JWC TO JEANNIE WELSH ; 5 February 1846; DOI: 10.1215/lt-18460205-JWC-JW-01; CL 20: 118-120
JWC TO JEANNIE WELSH
Thursday [5 February 1846]
Would that it had been only “good Samaritanism”1 which has stood in the way of my writing all this while—but that has been the least of it! My liver has been in a state more easily conceived than described. I have really been too sick and PHYSICALLY SORROWFUL “for anything. have hardly been able to get to the Paulets even—tho' their outlooks get to seem daily more questionable for me. Alexander perseveres in saying “it is all right,” only Mr Paulet being a very torpid subject the healing does not go on so quickly as in the generality of cases. If he found him so very “torpid” why, I wonder, did he restrict him to gruel and all that sort of thing for two or three weeks? And tho' the bandages were taken off his eyes after a few days he is still not suffered to go out even in a carriage, and the confinement affects his health and spirits as one may suppose. He professes to be able to see if he could open his eyes—but then he cannot open his eyes, and something is continually occurring to “throw him back” as Alexander's phrase is—for instance the other day he sneezed—contrary to orders—but as he sorrowfully remarked—“how is one to help sneezing in the midst of constant draughts”? The result was a little bladder of water formed on the eye— In short I do not augur well of this slowness of the eyes to heal—and meanwhile you may fancy his poor wife has a bad time of it— She hardly ever gets out long enough to come here—and the noise and closeness, and strangeness of her London-house quite ruins her digestion— She puts a good face on things, as is her way, but she gets to look thiner and more bewildered every time I see her.2
Lady Harriet is returned and seems disposed to keep up our country intimacy— She sends her carriage for me often in the evenings and sends me back—treats me in all respects with a consideration for which I cannot but be grateful to her.— She never says to any one that she likes them— she goes upon the silent system as to all the thoughts of her heart—it is only the thoughts of her head which she gives one the benefit of—and so she has never said what one could call a kind word to me—but she proves by all her behavior that she is rather fond of me—the mere fact of her having kissed me at parting and meeting again proves more affection for me than twenty reams of protestations from a Geraldine would do—for her Ladyship is sincere to death—and would think much less of boxing the ears of a person indifferent to her than of kissing her! for my part I love her now as much [as]3 I admired her in the beginning4— She is the only woman of Genius I have found amongst all our pretenders to it— I only wish I had got to know her twenty years ago when I was better capable of enjoying the advantages of such an acquaintance— The “getting-on-in-Society”-part of it looks to me often enough a practical irony at this time of day rather than a good fortune to thank my stars for—
You would be amused to see the increase of charm I have for the smaller gentry since Lady Harriet took me up!—I could not help answering a kind note I had from Lady Monteagle5 the other day after a twelve-months silence—in a tone of very frank sarcasm.

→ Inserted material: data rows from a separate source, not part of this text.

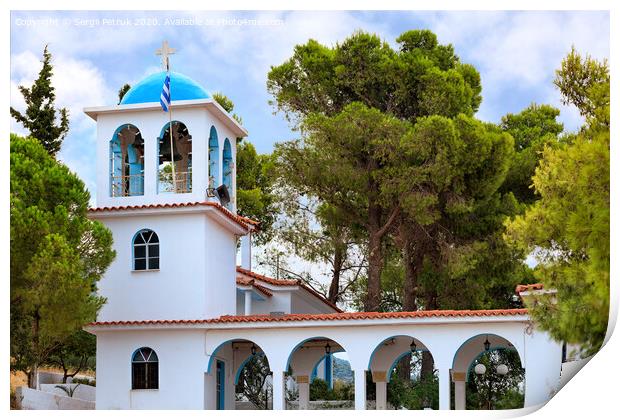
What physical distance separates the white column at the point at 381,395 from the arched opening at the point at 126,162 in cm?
798

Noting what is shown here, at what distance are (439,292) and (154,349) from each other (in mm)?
11447

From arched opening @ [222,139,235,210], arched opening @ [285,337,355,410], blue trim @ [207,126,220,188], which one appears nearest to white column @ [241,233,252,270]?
arched opening @ [285,337,355,410]

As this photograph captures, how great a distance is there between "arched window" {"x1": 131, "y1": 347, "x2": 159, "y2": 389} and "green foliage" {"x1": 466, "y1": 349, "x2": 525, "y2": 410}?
9363 mm

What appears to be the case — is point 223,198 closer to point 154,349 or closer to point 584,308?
point 154,349

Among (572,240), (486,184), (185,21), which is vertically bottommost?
(572,240)

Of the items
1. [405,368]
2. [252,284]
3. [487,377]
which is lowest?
[487,377]

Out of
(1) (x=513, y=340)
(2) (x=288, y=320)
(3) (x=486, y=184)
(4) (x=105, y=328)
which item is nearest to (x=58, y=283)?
(4) (x=105, y=328)

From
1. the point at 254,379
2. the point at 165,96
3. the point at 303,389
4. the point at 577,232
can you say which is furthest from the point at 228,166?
the point at 577,232

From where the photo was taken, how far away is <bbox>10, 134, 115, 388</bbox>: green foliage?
27188mm

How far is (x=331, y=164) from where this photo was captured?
37.7 metres

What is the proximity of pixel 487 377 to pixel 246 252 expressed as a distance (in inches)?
353

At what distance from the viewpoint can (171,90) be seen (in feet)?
105

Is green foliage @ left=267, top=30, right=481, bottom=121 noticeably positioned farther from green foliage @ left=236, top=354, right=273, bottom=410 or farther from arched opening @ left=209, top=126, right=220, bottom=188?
green foliage @ left=236, top=354, right=273, bottom=410

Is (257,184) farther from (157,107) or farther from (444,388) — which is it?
(444,388)
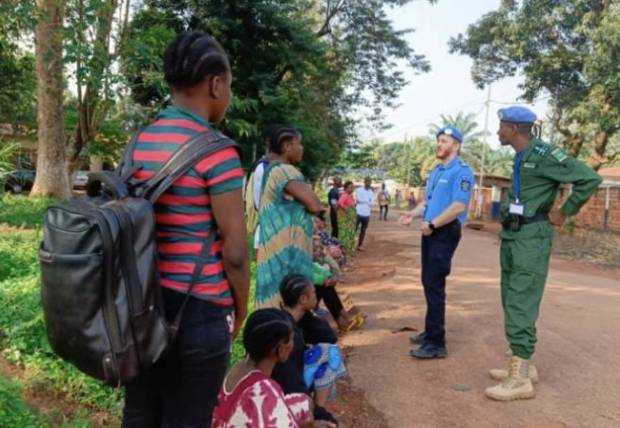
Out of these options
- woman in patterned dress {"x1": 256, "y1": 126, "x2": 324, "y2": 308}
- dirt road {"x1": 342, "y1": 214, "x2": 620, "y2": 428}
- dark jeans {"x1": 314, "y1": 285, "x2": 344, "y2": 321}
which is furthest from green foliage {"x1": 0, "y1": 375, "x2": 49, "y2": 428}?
dark jeans {"x1": 314, "y1": 285, "x2": 344, "y2": 321}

I think you should write to Ann Sommers to enquire about the money— She acknowledged the receipt of mine very gratefully—not at once indeed but in the course of a week or two and she excused the delay I remember by saying that the shock of my letter had brought on an illness6—
I congratulate you on the prospect of getting Helen to bed—for tho' you do not say it—of course if she did not go earlier to bed she could not be indulging in a shower bath at nine in the morning. That sort of grievances are very hard to bear and might well ruffle the temper even of a “blessed Babbie”! for one can never feel “virtues own reward” in bearing them— must always have ones private doubts whether one should not be acting more dutifully in rushing on them with a stick and putting down the unreasonable thing par vive force [by main force]— There is so much that must be born!—no wonder that one gets rather frantic now and then in bearing the not inevitable!—
I would have written immediately on receiving your letter yesterday— had it been only to express my thankful sense of my uncles misgivings about me—it is such a comfort to think that anybody can be made anxious about me!—but alas! yesterday I had blue pill in me and salts beside—and was getting sicker and more sick till I made a faint of it in the evening— Will you tell James Carson when you see him that Carlyle “received his letter—that he (James Carson) had discharged his duty in the matter and that he (Carlyle) is obliged to him.”
I had almost forgotten to tell you that some weeks ago, walking thro' Piccadilly one day, I came bang against—William Chrystal!7—our eyes met—so I saw nothing for it but to speak— He told me in a pettish sort of way that he “did not know me” and when I laughed at that, he asked “how are your friends up there” nodding towards Hyde Park Corner! I supposed he meant at Liverpool and answered accordingly— When we had gone our several ways Mazzini who was with me, asked “who is he?” “A distracted lover of my two Cousins” said I— “are these his children?” said Mazzini— “What children”? “The two little, little things—so high”—pointing to his knee—“and dressed both alike. whom he was leading when you stopt him—and whom he joined again”—“I tell you said I the man is a lover of Jeanies—was not married before that I know of—how then can he have little things dressed both alike”— “Oh said Mazzini—I did not know— I thought perhaps by your laws poligamy might be allowed to a Mad.”
Do you understand about these “little things”—it certainly had a suspicious appearance.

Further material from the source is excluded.